_TAREA PLANTEADA 1_:
En el listado, toma las líneas desde la que contiene "Considering their vertical" hasta el final y vuelve a escribirlas cambiando "camera" por "viewer", sin tocar nada más.

_TEXTO DADO_:
------------

EL DESGOBIERNO DE LO PUBLICO
En
una entrada anterior (“Distribución de los empleados municipales”) escribí
que en la plantilla del Ayuntamiento de Cangas del Narcea existían tres
funcionarios con habilitación nacional, que son el secretario general, el
interventor y el tesorero o depositario, y que se denominan así porque, a
diferencia del resto de los empleados municipales, éstos tres puede desempeñar
su trabajo en cualquier Ayuntamiento de España de su misma categoría.
Por las características
e importancia de las funciones que ejercen, y por su cualificación y
especialización, merecen una atención especial, señalando al respecto la
normativa legal vigente que son funciones públicas necesarias en todas las Corporaciones
locales, cuya responsabilidad administrativa está reservada a funcionarios de
administración local con habilitación de carácter nacional, las siguientes:
·
A la secretaría le corresponden las
funciones de fe pública y el asesoramiento legal preceptivo.
·
A la Intervención le competen la
fiscalización de la gestión económico-financiera y presupuestaria, así como la
contabilidad municipal.
·
Y a la tesorería le atañen las funciones
propias del manejo de los fondos municipales y la recaudación.
Tradicionalmente,
éstos funcionarios, dentro de sus respectivas esferas de acción, incurrían en
responsabilidad si no advertían a la Corporación las manifiestas infracciones
legales en que pudieran incurrir con sus acuerdos. Dichos funcionarios podían advertir la
ilegalidad de los acuerdos que pretendieran adoptarse, mediante nota en el
expediente, antes de dar cuenta a la Corporación. Podían asimismo solicitar que
un expediente o propuesta quedara sobre la mesa hasta la próxima sesión, cuando
por la índole del asunto tuviera duda sobre la legalidad del acuerdo. Si, no obstante la
advertencia del Secretario o del Interventor, según los casos, fuese tomado el
acuerdo, aquellos
funcionarios estaban obligados, bajo su responsabilidad, a remitir al
Gobernador Civil de la provincia, en plazo de tercer día, certificación
del acuerdo adoptado y de la advertencia formulada. Si se tratare de acuerdos
relativos a materia económica sería también notificado el Delegado de Hacienda.

------------

[Entradas de datos extraídos]

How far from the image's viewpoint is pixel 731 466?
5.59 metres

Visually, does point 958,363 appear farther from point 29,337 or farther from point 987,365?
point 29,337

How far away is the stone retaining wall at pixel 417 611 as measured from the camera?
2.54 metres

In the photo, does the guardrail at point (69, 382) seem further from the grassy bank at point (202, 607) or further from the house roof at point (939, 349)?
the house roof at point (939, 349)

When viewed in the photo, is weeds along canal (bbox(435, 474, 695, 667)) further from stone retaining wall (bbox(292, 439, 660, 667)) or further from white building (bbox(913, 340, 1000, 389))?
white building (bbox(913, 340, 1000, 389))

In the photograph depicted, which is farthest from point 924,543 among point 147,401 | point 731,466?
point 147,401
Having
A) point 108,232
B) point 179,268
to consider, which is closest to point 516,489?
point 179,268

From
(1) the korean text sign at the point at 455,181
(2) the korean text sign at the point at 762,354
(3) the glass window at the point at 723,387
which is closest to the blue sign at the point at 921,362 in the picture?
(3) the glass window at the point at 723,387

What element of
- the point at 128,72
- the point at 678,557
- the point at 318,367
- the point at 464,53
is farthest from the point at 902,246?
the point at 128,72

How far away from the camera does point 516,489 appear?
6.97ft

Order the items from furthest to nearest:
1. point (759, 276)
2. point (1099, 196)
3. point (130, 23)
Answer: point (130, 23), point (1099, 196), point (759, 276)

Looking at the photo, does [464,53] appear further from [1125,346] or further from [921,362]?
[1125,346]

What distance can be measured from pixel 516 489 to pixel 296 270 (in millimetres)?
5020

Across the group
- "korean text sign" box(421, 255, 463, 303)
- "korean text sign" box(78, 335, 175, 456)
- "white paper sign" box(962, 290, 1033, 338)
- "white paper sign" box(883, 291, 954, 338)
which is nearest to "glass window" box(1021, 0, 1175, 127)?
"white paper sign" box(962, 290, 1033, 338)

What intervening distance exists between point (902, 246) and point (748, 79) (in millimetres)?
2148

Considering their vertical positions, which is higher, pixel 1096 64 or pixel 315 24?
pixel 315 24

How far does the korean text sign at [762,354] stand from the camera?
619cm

------------

_TAREA PLANTEADA 2_:
Copia palabra por palabra el texto completo sobre los funcionarios con habilitación nacional.

_SOLUCIÓN 1_:
Considering their vertical positions, which is higher, pixel 1096 64 or pixel 315 24?
pixel 315 24

How far does the korean text sign at [762,354] stand from the viewer?
619cm

_SOLUCIÓN 2_:
EL DESGOBIERNO DE LO PUBLICO
En
una entrada anterior (“Distribución de los empleados municipales”) escribí
que en la plantilla del Ayuntamiento de Cangas del Narcea existían tres
funcionarios con habilitación nacional, que son el secretario general, el
interventor y el tesorero o depositario, y que se denominan así porque, a
diferencia del resto de los empleados municipales, éstos tres puede desempeñar
su trabajo en cualquier Ayuntamiento de España de su misma categoría.
Por las características
e importancia de las funciones que ejercen, y por su cualificación y
especialización, merecen una atención especial, señalando al respecto la
normativa legal vigente que son funciones públicas necesarias en todas las Corporaciones
locales, cuya responsabilidad administrativa está reservada a funcionarios de
administración local con habilitación de carácter nacional, las siguientes:
·
A la secretaría le corresponden las
funciones de fe pública y el asesoramiento legal preceptivo.
·
A la Intervención le competen la
fiscalización de la gestión económico-financiera y presupuestaria, así como la
contabilidad municipal.
·
Y a la tesorería le atañen las funciones
propias del manejo de los fondos municipales y la recaudación.
Tradicionalmente,
éstos funcionarios, dentro de sus respectivas esferas de acción, incurrían en
responsabilidad si no advertían a la Corporación las manifiestas infracciones
legales en que pudieran incurrir con sus acuerdos. Dichos funcionarios podían advertir la
ilegalidad de los acuerdos que pretendieran adoptarse, mediante nota en el
expediente, antes de dar cuenta a la Corporación. Podían asimismo solicitar que
un expediente o propuesta quedara sobre la mesa hasta la próxima sesión, cuando
por la índole del asunto tuviera duda sobre la legalidad del acuerdo. Si, no obstante la
advertencia del Secretario o del Interventor, según los casos, fuese tomado el
acuerdo, aquellos
funcionarios estaban obligados, bajo su responsabilidad, a remitir al
Gobernador Civil de la provincia, en plazo de tercer día, certificación
del acuerdo adoptado y de la advertencia formulada. Si se tratare de acuerdos
relativos a materia económica sería también notificado el Delegado de Hacienda.